### PROVIDED TEXT

Vermicomposting at Home

Nicasio Usabel, Bradley Stokes

Idaho green thumb how-to's

Introduction

Vermicomposting (composting with worms) is completed by using red wiggler worms (Eisenia fetida). Vermicomposting recycles organic food waste into nutrient-dense vermicast or worm castings to be used as soil amendments (materials that improve soil quality) or growth media for plants. Vermicomposting allows for composting in a limited space, with minimal financial input and little effort. This publication shows you how to construct your own system.

Location

Worms thrive in temperatures between 55°F and 77°F, which allows you to use them in compost stored indoors or outdoors. They will not, however, overwinter in the outdoors. Indeed, if placing your bin outdoors, always consider the environmental conditions, including sunlight, aspect (the geographical direction it faces), temperature, precipitation, and wind. Too, the presence of rodents requires additional considerations: bin design alterations and performance evaluations, followed by upkeep of the bin, as necessary. In general, a well-tended worm bin is odorless and can be kept in a variety of places—under a kitchen sink or in a pantry, utility room, basement, spare room, or garage.

Materials

Manufactured worm bins are available for purchase at select garden centers or online. But you can also construct one. One of the most common vermicomposting bins consists of plastic storage totes with lids, spacers placed between the bins, worms, biodegradable bedding, and organic food scraps. Optional items include a drain valve to remove leachate (liquid residue) and four 1-inch screened vents.

######

TASK REQUIREMENTS: Output the stretch of the vermicomposting text from "Vermicomposting (composting with" through "your own system.", copied word for word.

### LISTED RECORDS

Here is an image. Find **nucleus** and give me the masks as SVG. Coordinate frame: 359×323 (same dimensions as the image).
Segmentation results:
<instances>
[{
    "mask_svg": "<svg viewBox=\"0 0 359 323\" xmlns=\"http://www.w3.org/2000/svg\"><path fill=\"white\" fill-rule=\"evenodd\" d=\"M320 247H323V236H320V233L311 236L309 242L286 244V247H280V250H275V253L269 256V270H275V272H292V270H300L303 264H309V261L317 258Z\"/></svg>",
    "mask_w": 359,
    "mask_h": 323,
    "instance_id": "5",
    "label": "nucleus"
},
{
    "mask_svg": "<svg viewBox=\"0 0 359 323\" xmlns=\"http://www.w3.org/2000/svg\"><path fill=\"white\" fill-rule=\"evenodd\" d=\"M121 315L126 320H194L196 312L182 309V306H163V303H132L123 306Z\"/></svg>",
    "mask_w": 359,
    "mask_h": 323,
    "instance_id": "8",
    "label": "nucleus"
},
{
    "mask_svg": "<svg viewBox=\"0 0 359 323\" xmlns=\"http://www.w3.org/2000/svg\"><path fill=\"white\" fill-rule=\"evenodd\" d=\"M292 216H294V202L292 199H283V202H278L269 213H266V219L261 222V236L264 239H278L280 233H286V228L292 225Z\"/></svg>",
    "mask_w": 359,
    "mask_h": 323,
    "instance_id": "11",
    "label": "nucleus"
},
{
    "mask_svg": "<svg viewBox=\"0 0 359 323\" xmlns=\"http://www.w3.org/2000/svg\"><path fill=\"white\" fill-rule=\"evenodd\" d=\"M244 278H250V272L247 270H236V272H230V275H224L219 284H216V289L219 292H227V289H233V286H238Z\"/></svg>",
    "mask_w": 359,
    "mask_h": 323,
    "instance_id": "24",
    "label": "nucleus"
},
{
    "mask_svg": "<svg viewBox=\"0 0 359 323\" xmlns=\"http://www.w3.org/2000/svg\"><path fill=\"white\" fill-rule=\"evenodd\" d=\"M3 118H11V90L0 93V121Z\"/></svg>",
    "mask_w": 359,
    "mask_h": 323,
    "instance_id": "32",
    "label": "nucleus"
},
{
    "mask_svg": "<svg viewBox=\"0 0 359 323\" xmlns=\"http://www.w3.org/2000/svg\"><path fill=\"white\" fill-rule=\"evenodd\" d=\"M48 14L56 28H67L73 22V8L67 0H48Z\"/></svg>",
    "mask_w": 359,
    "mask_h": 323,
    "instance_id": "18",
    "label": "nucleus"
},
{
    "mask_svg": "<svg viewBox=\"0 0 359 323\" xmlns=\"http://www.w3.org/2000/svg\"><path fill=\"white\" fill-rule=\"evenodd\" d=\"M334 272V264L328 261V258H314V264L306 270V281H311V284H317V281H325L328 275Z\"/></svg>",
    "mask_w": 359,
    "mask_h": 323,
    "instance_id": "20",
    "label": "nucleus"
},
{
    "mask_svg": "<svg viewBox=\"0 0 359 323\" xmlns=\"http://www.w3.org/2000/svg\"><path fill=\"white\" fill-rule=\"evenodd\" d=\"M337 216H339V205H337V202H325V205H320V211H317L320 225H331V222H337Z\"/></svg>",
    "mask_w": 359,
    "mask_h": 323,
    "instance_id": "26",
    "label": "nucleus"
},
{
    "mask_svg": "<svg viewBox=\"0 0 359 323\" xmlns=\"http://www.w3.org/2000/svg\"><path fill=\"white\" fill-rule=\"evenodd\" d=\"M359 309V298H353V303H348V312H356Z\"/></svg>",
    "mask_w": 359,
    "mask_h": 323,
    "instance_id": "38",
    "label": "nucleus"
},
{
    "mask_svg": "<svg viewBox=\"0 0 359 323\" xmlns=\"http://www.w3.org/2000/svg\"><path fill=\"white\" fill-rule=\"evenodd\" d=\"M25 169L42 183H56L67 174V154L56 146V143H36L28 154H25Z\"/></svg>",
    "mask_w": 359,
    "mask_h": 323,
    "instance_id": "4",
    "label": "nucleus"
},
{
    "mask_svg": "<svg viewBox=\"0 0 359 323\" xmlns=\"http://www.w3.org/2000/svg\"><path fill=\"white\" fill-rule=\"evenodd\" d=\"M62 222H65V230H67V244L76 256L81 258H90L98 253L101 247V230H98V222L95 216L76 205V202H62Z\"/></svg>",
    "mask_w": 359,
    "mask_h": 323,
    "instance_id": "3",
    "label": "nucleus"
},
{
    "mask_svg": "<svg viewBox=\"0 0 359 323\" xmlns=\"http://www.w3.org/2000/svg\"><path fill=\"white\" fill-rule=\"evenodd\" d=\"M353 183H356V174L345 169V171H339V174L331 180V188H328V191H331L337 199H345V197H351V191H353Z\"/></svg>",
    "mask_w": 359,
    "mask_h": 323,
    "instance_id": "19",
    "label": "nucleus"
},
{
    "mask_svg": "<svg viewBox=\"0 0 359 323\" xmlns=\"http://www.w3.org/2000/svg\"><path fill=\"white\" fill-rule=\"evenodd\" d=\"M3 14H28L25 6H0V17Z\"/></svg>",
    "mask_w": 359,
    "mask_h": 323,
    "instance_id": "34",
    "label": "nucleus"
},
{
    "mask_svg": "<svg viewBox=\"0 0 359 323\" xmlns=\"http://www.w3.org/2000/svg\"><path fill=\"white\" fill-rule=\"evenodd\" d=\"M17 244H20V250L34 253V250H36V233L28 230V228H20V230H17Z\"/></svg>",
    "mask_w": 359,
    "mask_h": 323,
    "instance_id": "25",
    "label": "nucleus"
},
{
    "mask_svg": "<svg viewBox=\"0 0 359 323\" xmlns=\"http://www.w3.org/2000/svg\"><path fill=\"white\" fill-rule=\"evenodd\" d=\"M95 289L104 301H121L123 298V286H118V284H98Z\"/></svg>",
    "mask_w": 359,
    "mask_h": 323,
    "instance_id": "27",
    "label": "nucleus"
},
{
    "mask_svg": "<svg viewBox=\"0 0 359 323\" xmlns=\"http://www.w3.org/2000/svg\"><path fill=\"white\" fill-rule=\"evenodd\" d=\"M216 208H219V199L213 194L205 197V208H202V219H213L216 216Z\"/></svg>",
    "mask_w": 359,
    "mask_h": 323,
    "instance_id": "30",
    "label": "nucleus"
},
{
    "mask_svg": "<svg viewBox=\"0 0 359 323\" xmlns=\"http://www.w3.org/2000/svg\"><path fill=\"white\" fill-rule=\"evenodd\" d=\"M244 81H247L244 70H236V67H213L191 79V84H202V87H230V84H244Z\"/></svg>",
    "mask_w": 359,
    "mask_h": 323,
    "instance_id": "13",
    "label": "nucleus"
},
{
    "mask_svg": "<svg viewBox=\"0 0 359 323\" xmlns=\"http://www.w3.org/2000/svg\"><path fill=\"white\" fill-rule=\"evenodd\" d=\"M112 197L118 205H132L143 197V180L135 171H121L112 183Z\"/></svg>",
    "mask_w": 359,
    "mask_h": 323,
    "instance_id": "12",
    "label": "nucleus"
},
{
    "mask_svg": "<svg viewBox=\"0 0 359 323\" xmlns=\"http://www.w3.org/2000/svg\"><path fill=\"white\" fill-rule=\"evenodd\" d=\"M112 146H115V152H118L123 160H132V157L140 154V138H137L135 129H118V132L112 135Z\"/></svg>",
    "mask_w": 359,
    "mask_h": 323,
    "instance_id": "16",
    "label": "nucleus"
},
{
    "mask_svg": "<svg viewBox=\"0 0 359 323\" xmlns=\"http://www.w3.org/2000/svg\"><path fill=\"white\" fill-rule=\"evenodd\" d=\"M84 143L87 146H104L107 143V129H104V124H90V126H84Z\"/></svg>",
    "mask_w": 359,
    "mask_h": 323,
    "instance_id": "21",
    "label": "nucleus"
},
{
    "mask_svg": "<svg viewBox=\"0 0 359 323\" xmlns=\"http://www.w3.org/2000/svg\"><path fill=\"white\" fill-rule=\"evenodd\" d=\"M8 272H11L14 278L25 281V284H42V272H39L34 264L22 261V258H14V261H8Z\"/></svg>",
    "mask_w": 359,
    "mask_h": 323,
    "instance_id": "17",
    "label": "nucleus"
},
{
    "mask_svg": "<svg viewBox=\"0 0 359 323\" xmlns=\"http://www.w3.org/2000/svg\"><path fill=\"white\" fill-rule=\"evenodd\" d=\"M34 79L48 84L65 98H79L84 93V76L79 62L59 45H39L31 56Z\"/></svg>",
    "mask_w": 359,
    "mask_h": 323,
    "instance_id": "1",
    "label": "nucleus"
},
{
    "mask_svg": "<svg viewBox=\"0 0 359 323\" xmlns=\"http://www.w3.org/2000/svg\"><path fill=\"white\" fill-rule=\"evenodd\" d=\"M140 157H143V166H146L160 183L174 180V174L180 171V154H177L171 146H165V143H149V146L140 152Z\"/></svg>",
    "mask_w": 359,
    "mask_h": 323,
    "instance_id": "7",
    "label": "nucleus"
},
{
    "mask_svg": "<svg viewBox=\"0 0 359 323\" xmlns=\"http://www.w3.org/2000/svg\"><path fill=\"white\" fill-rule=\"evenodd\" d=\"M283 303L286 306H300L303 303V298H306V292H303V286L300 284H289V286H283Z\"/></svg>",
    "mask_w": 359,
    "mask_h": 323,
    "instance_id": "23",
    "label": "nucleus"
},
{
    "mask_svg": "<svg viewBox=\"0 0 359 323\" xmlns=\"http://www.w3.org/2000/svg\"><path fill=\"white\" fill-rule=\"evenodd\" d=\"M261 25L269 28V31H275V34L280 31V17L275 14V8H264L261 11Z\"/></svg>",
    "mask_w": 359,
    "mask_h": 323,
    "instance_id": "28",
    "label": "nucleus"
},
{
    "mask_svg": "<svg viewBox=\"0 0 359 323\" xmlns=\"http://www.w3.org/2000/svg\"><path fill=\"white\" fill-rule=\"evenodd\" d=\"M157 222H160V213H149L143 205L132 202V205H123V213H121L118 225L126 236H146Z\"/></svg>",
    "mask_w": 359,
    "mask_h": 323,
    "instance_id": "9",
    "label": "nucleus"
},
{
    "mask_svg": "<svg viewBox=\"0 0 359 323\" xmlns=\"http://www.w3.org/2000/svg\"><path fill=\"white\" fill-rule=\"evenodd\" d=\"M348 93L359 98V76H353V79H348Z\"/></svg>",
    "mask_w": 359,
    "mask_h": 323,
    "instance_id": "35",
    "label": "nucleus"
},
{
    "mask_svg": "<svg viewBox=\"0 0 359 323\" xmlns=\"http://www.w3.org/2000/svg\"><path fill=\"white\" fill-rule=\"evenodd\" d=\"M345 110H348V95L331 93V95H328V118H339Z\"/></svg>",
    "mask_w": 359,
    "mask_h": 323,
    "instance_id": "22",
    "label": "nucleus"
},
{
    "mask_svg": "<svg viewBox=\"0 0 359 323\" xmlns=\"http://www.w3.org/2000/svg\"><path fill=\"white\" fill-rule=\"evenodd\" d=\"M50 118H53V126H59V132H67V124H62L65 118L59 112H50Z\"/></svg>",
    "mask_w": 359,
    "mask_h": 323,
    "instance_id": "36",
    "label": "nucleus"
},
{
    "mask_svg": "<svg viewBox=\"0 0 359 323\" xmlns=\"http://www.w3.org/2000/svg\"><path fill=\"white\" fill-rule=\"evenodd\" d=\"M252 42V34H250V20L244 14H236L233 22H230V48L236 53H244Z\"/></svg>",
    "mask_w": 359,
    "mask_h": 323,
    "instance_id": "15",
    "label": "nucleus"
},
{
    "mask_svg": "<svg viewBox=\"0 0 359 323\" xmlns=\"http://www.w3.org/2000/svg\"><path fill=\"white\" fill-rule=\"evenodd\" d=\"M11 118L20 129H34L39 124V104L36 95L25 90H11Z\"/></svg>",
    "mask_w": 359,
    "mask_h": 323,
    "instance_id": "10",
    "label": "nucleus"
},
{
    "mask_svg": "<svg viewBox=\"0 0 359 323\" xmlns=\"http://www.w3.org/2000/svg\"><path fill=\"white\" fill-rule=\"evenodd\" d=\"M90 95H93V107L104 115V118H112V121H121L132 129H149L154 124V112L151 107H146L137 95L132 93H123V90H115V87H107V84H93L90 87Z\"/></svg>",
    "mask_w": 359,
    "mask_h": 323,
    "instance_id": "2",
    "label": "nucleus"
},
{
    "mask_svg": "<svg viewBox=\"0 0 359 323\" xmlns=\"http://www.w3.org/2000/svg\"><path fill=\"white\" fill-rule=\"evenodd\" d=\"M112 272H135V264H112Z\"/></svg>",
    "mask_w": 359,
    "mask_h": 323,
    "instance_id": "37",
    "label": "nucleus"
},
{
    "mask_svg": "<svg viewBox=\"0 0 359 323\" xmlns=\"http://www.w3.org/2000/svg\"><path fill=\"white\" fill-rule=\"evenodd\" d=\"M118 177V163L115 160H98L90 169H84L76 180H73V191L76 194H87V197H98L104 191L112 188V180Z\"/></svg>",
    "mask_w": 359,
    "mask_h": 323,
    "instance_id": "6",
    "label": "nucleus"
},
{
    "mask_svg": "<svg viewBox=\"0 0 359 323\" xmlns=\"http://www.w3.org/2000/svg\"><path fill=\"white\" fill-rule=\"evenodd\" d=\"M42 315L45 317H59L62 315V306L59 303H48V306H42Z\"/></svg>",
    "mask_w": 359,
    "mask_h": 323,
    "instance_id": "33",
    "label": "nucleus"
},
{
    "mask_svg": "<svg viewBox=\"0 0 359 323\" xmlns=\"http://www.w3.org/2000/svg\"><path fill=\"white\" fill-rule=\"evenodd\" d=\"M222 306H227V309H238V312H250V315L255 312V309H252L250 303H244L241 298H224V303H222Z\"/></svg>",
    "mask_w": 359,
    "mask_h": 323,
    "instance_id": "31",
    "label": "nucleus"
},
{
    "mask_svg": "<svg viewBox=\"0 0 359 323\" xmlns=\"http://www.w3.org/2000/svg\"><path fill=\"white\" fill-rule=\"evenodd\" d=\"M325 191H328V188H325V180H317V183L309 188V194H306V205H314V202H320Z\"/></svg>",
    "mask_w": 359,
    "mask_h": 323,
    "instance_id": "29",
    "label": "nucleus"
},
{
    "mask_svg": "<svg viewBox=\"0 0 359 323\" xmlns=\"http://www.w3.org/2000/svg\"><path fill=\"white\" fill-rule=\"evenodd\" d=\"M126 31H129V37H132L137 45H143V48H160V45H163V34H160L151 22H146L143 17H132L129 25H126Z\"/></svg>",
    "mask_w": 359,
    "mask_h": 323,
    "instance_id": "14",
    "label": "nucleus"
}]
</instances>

######

SOLUTION TO THIS TASK:
Vermicomposting (composting with worms) is completed by using red wiggler worms (Eisenia fetida). Vermicomposting recycles organic food waste into nutrient-dense vermicast or worm castings to be used as soil amendments (materials that improve soil quality) or growth media for plants. Vermicomposting allows for composting in a limited space, with minimal financial input and little effort. This publication shows you how to construct your own system.